Tapi, entah karena masalah etika atau ketakutan akan penemuan, belum ada yang menjadikannya sebagai prioritas.
Jadi pada tahun-tahun sebelum Perang Dunia II, pasukan Jepang mulai secara serius mempertimbangkan untuk menginvestasikan sumber daya mereka dalam persenjataan kontroversial ini - dengan tujuan agar teknik pertempuran mereka melampaui semua negara lain di Bumi.
Saat Ishii kembali ke Jepang pada tahun 1930, beberapa hal telah berubah.
Tidak hanya negaranya berada di jalur yang tepat untuk berperang melawan China, nasionalisme secara keseluruhan di Jepang sedikit lebih bersinar.
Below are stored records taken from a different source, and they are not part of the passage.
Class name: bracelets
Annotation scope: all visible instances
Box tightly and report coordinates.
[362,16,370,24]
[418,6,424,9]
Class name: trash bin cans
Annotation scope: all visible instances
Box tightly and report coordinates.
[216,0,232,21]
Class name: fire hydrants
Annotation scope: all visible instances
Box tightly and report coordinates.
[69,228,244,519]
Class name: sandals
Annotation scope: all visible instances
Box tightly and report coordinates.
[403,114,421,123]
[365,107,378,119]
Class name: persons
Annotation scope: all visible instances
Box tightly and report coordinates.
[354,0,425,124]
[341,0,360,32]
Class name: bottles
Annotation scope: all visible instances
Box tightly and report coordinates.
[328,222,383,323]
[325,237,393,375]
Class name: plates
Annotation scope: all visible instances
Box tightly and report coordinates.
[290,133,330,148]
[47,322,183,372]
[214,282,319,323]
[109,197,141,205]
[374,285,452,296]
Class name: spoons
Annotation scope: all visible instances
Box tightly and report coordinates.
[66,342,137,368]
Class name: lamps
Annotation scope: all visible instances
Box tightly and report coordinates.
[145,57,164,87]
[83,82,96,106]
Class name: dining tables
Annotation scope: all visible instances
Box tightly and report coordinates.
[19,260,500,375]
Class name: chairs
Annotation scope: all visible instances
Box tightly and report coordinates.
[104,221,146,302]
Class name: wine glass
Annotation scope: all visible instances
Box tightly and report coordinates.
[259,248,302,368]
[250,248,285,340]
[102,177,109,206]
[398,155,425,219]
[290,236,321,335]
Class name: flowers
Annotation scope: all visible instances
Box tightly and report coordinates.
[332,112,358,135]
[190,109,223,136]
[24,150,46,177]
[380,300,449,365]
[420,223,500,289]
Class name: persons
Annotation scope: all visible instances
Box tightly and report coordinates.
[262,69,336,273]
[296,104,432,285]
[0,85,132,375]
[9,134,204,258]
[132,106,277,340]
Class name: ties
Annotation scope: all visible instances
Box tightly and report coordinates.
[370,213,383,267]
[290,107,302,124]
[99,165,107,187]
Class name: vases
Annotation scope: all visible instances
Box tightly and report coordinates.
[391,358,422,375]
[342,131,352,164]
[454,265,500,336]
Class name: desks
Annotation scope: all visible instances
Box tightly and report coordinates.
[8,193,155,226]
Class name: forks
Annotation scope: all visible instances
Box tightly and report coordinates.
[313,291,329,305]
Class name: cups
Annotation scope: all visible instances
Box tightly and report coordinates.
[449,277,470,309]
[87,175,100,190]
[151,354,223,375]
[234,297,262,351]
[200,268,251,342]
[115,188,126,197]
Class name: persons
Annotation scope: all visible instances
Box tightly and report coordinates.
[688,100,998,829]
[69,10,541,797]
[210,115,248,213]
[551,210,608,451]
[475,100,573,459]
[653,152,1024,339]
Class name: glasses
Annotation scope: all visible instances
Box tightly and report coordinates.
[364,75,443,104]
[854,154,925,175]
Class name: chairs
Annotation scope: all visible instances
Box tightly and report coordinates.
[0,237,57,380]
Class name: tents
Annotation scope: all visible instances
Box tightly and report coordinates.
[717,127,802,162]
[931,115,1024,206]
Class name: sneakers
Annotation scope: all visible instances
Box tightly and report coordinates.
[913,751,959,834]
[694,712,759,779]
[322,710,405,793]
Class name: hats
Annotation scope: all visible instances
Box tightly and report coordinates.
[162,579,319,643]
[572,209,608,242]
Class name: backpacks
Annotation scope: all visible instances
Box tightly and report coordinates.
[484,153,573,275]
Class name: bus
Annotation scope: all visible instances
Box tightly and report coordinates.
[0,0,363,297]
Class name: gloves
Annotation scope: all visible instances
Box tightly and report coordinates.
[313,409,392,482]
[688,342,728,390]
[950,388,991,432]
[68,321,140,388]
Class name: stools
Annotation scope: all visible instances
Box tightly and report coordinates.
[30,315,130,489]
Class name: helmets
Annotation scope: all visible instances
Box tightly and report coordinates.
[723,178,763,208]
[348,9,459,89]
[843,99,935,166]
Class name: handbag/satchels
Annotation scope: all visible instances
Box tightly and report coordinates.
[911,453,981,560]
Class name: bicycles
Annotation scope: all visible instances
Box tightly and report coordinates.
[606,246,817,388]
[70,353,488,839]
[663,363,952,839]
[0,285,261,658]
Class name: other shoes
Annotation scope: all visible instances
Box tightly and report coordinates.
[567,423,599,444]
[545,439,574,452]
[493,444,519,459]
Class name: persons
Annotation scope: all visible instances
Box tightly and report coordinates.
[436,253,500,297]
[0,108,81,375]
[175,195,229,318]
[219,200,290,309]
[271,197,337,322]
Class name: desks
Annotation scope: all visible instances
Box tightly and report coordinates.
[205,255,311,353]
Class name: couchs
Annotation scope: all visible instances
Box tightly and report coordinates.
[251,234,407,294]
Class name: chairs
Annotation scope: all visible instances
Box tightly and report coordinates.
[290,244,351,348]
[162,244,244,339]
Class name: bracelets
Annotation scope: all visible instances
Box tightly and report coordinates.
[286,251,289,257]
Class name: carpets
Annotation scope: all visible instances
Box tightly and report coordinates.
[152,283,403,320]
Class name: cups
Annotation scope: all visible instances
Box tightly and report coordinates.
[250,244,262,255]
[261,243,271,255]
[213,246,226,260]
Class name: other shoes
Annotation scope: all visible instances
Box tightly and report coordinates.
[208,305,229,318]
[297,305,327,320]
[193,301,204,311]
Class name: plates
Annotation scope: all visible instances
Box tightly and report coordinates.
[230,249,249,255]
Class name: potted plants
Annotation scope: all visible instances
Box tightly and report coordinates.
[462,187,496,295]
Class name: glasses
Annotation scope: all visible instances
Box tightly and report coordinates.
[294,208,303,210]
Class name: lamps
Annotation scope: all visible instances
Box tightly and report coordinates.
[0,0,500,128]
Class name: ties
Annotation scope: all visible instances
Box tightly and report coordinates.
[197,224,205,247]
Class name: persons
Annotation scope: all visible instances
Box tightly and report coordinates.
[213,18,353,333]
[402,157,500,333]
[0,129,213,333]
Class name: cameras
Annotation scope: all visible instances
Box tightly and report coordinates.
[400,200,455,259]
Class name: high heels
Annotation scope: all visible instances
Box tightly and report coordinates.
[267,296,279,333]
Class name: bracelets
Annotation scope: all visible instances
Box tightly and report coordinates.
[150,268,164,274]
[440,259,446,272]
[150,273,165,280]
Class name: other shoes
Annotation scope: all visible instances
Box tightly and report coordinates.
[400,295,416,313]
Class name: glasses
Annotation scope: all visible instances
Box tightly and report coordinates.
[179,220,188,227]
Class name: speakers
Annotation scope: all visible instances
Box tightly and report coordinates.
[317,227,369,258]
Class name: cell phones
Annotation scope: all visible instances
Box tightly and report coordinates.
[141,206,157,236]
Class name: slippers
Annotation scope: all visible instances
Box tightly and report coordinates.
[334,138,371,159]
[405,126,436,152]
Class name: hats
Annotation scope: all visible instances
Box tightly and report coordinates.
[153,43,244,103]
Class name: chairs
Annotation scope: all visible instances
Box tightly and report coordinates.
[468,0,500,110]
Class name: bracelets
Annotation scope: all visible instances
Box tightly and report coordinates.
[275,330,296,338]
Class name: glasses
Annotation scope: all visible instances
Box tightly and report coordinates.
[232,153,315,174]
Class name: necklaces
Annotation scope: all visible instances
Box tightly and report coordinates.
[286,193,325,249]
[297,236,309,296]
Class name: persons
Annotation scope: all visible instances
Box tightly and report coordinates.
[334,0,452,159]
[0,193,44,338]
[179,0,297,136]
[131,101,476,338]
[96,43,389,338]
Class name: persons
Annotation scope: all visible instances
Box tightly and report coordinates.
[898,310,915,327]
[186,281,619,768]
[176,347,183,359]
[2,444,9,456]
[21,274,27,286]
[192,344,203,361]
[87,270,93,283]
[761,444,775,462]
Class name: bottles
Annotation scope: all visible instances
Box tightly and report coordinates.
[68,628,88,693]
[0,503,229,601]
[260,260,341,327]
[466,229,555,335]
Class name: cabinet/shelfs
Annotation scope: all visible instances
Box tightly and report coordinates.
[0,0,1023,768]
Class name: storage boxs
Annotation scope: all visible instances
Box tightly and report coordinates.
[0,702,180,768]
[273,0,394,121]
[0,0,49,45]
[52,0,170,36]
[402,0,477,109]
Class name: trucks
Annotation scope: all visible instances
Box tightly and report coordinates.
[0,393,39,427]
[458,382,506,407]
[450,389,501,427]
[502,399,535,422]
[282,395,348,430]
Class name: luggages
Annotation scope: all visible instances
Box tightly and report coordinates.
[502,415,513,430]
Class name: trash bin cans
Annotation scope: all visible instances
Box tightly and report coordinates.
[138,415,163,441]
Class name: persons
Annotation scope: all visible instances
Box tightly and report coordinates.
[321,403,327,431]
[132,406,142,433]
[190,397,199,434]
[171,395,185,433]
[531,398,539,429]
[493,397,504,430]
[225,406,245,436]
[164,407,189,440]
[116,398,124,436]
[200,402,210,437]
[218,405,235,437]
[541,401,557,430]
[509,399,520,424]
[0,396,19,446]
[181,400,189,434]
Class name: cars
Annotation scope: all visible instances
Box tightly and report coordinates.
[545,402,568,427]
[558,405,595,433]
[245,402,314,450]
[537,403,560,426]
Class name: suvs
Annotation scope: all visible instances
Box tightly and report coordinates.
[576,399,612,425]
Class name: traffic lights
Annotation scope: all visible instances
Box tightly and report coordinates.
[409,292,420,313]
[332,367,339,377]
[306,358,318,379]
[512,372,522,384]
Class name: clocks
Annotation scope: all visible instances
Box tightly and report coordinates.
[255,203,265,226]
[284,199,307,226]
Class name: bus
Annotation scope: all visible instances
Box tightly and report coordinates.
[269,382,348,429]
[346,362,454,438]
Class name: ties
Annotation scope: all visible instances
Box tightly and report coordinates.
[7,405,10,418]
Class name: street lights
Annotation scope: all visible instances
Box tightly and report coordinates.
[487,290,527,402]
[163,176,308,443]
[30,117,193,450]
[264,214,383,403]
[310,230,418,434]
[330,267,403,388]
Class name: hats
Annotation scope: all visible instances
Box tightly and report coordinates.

Slogan negara lama tentang "negara kaya, tentara yang kuat" bergema lebih keras daripada yang terjadi dalam beberapa dekade.
Reputasi Ishii juga meningkat. Dia diangkat sebagai profesor imunologi di Sekolah Kedokteran Angkatan Darat Tokyo dan diberi pangkat mayor.
Shiro Ishii Dan Eksperimen Di Unit 731
Jika Anda tahu nama Unit 731, maka Anda mungkin tahu tentang kengerian yang terjadi di fasilitas Ishii - diyakini terjadi sekitar tahun 1935 di Pingfang.
Meskipun telah ditutup-tutupi selama beberapa dekade, cerita tentang eksperimen kejam yang terjadi di sana telah menyebar seperti api di era internet.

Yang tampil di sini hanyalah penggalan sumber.